* _AIM_: Convert the items below into a JSON array of strings, one string per line, covering every item and skipping blank lines. Leave the pictures out of the output.

* _TASK DATA_:
>>>>>

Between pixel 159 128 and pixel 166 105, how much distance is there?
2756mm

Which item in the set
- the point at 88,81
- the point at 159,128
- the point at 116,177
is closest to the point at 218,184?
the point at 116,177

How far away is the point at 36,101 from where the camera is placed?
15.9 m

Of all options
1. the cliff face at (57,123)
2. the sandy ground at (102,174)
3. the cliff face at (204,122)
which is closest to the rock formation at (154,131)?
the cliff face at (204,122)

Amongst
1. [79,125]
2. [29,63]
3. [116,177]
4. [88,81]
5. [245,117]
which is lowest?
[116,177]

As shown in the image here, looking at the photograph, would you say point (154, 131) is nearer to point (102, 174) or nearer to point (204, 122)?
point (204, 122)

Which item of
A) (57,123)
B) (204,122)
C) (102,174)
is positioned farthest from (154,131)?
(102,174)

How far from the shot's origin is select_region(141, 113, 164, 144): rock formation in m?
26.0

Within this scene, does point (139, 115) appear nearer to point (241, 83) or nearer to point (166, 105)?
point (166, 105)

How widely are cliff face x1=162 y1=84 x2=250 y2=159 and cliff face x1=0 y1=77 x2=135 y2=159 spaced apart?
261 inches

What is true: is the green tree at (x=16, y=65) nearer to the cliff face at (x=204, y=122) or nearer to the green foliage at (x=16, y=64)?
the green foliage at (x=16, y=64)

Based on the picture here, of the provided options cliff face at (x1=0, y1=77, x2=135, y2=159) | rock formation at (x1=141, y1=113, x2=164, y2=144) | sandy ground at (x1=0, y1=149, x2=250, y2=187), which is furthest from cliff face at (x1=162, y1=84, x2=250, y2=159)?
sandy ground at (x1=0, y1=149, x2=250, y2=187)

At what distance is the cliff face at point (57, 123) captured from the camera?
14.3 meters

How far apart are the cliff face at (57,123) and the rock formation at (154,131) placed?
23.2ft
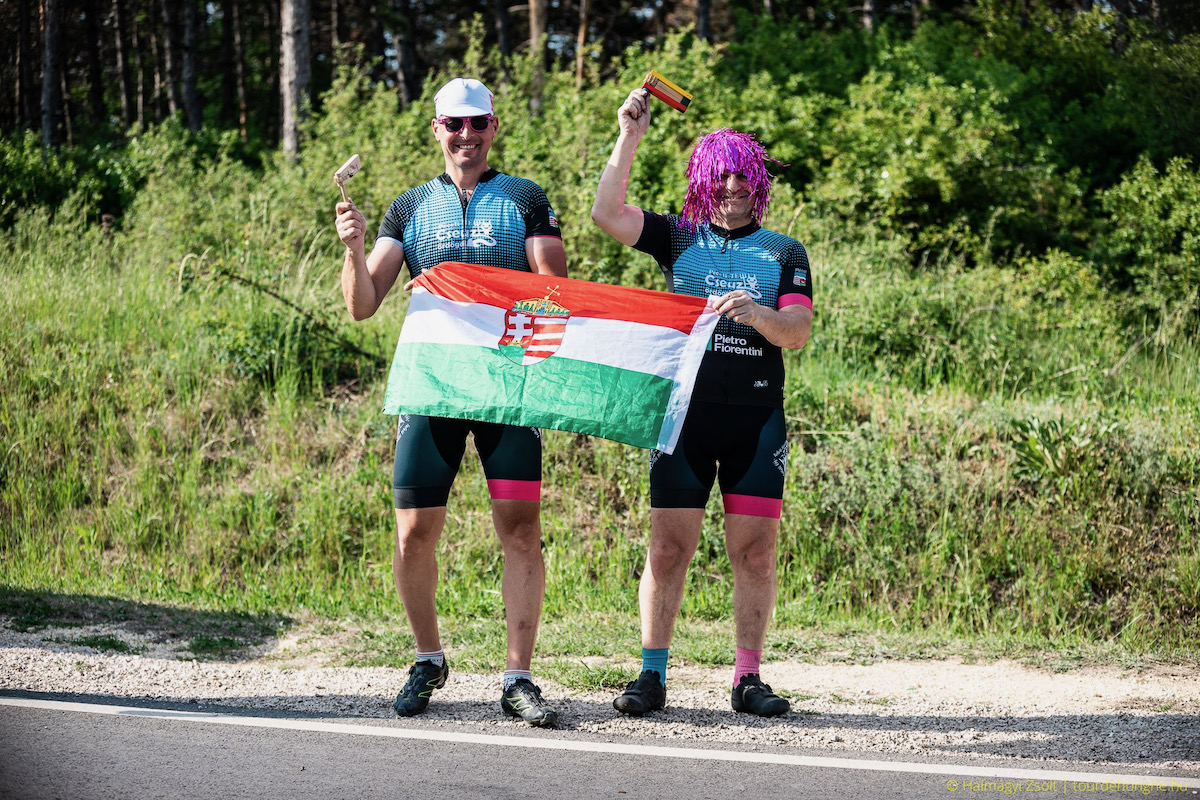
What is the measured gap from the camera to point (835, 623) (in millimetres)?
7160

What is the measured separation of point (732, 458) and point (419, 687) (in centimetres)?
180

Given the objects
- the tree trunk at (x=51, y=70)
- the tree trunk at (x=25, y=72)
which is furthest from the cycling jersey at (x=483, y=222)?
the tree trunk at (x=25, y=72)

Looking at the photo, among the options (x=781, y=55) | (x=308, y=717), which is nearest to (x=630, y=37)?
(x=781, y=55)

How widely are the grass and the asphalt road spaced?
118cm

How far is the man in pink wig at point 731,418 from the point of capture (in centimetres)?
499

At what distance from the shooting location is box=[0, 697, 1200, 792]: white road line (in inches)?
165

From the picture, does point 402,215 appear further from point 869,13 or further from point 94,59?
point 94,59

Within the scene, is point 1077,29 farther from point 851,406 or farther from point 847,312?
point 851,406

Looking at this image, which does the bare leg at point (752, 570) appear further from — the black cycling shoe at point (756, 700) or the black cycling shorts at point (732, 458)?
the black cycling shoe at point (756, 700)

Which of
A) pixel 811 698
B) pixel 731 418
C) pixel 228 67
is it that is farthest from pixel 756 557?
pixel 228 67

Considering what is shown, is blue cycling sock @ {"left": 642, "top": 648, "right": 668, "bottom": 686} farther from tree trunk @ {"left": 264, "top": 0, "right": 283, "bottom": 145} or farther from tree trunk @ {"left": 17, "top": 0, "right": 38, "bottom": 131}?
tree trunk @ {"left": 264, "top": 0, "right": 283, "bottom": 145}

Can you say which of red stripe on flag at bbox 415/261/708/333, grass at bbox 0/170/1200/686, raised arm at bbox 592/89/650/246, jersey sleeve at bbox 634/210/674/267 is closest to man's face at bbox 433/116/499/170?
red stripe on flag at bbox 415/261/708/333

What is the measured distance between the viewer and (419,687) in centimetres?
505

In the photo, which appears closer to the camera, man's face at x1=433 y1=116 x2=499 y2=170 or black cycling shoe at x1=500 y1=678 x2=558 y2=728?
black cycling shoe at x1=500 y1=678 x2=558 y2=728
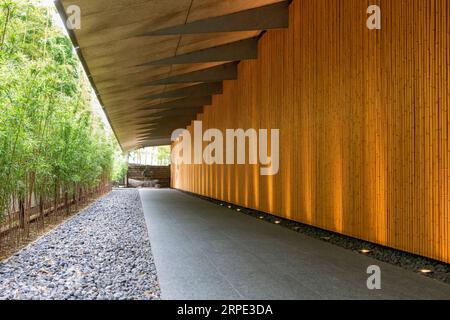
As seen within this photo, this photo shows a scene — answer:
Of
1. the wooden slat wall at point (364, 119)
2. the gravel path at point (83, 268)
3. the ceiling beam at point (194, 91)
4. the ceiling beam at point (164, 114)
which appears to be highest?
the ceiling beam at point (194, 91)

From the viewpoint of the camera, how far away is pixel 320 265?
135 inches

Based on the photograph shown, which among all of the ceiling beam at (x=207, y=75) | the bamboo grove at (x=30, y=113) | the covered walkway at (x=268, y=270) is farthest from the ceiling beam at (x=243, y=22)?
the ceiling beam at (x=207, y=75)

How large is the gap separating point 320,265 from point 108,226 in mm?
3969

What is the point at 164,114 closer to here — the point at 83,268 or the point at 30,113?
the point at 30,113

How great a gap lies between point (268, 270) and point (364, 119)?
6.92ft

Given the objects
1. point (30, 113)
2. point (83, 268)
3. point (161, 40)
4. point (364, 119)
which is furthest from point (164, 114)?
point (83, 268)

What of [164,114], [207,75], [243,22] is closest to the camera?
[243,22]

<<<<<

* _TASK ANSWER_:
[
  "Between pixel 159 128 and pixel 166 105, how much distance is there?",
  "2756mm",
  "Which item in the set",
  "- the point at 88,81",
  "- the point at 159,128",
  "- the point at 116,177",
  "is closest to the point at 218,184?",
  "the point at 116,177",
  "How far away is the point at 36,101 from where the camera is placed?",
  "15.9 m",
  "Of all options",
  "1. the cliff face at (57,123)",
  "2. the sandy ground at (102,174)",
  "3. the cliff face at (204,122)",
  "which is closest to the rock formation at (154,131)?",
  "the cliff face at (204,122)",
  "Amongst",
  "1. [79,125]",
  "2. [29,63]",
  "3. [116,177]",
  "4. [88,81]",
  "5. [245,117]",
  "which is lowest?",
  "[116,177]",
  "As shown in the image here, looking at the photograph, would you say point (154, 131) is nearer to point (102, 174) or nearer to point (204, 122)?",
  "point (204, 122)",
  "Which item of",
  "A) (57,123)",
  "B) (204,122)",
  "C) (102,174)",
  "is positioned farthest from (154,131)?",
  "(102,174)",
  "How far from the shot's origin is select_region(141, 113, 164, 144): rock formation in m?",
  "26.0",
  "Within this scene, does point (139, 115) appear nearer to point (241, 83) or nearer to point (166, 105)?",
  "point (166, 105)",
  "How widely are cliff face x1=162 y1=84 x2=250 y2=159 and cliff face x1=0 y1=77 x2=135 y2=159 spaced apart?",
  "261 inches",
  "What is true: is the green tree at (x=16, y=65) nearer to the cliff face at (x=204, y=122) or nearer to the green foliage at (x=16, y=64)?",
  "the green foliage at (x=16, y=64)",
  "Based on the picture here, of the provided options cliff face at (x1=0, y1=77, x2=135, y2=159) | rock formation at (x1=141, y1=113, x2=164, y2=144) | sandy ground at (x1=0, y1=149, x2=250, y2=187), which is furthest from cliff face at (x1=162, y1=84, x2=250, y2=159)?",
  "sandy ground at (x1=0, y1=149, x2=250, y2=187)",
  "At what distance is the cliff face at point (57, 123) captured from the camera?",
  "14.3 meters",
  "How far apart are the cliff face at (57,123) and the rock formation at (154,131) placed?",
  "23.2ft",
  "What is the measured gap from the camera to point (835, 623) (in millimetres)?",
  "7160",
  "What is the measured separation of point (732, 458) and point (419, 687) (in centimetres)?",
  "180",
  "Given the objects",
  "- the tree trunk at (x=51, y=70)",
  "- the tree trunk at (x=25, y=72)",
  "which is furthest from the cycling jersey at (x=483, y=222)?",
  "the tree trunk at (x=25, y=72)",
  "Looking at the photo, among the options (x=781, y=55) | (x=308, y=717), which is nearest to (x=630, y=37)?",
  "(x=781, y=55)",
  "How widely are the grass and the asphalt road spaced?",
  "118cm",
  "How far is the man in pink wig at point 731,418 from the point of capture (in centimetres)?",
  "499",
  "At what distance from the shooting location is box=[0, 697, 1200, 792]: white road line (in inches)?",
  "165",
  "From the picture, does point 402,215 appear further from point 869,13 or further from point 94,59?",
  "point 94,59",
  "Within the scene, is point 1077,29 farther from point 851,406 or farther from point 847,312?",
  "point 851,406",
  "Looking at this image, which does the bare leg at point (752, 570) appear further from — the black cycling shoe at point (756, 700) or the black cycling shorts at point (732, 458)?",
  "the black cycling shoe at point (756, 700)",
  "Which of",
  "A) pixel 811 698",
  "B) pixel 731 418",
  "C) pixel 228 67",
  "is it that is farthest from pixel 756 557?",
  "pixel 228 67",
  "Considering what is shown, is blue cycling sock @ {\"left\": 642, \"top\": 648, \"right\": 668, \"bottom\": 686} farther from tree trunk @ {\"left\": 264, \"top\": 0, \"right\": 283, \"bottom\": 145} or farther from tree trunk @ {\"left\": 17, \"top\": 0, \"right\": 38, \"bottom\": 131}?",
  "tree trunk @ {\"left\": 264, \"top\": 0, \"right\": 283, \"bottom\": 145}",
  "Can you say which of red stripe on flag at bbox 415/261/708/333, grass at bbox 0/170/1200/686, raised arm at bbox 592/89/650/246, jersey sleeve at bbox 634/210/674/267 is closest to man's face at bbox 433/116/499/170?",
  "red stripe on flag at bbox 415/261/708/333",
  "What is the measured distance between the viewer and (419,687) in centimetres?",
  "505",
  "In the photo, which appears closer to the camera, man's face at x1=433 y1=116 x2=499 y2=170 or black cycling shoe at x1=500 y1=678 x2=558 y2=728?",
  "black cycling shoe at x1=500 y1=678 x2=558 y2=728",
  "As seen within this photo, this photo shows a scene — answer:",
  "Of",
  "1. the wooden slat wall at point (364, 119)",
  "2. the gravel path at point (83, 268)",
  "3. the ceiling beam at point (194, 91)",
  "4. the ceiling beam at point (164, 114)",
  "which appears to be highest?",
  "the ceiling beam at point (194, 91)",
  "From the viewpoint of the camera, how far away is pixel 320 265?",
  "135 inches",
  "Based on the photograph shown, which among all of the ceiling beam at (x=207, y=75) | the bamboo grove at (x=30, y=113) | the covered walkway at (x=268, y=270) is farthest from the ceiling beam at (x=243, y=22)?",
  "the ceiling beam at (x=207, y=75)",
  "How large is the gap separating point 320,265 from point 108,226 in mm?",
  "3969",
  "What is the point at 164,114 closer to here — the point at 83,268 or the point at 30,113?",
  "the point at 30,113",
  "How great a gap lies between point (268, 270) and point (364, 119)?",
  "6.92ft",
  "Given the objects",
  "1. point (30, 113)",
  "2. point (83, 268)",
  "3. point (161, 40)",
  "4. point (364, 119)",
  "which is furthest from point (164, 114)?",
  "point (83, 268)",
  "What of [164,114], [207,75], [243,22] is closest to the camera?",
  "[243,22]"
]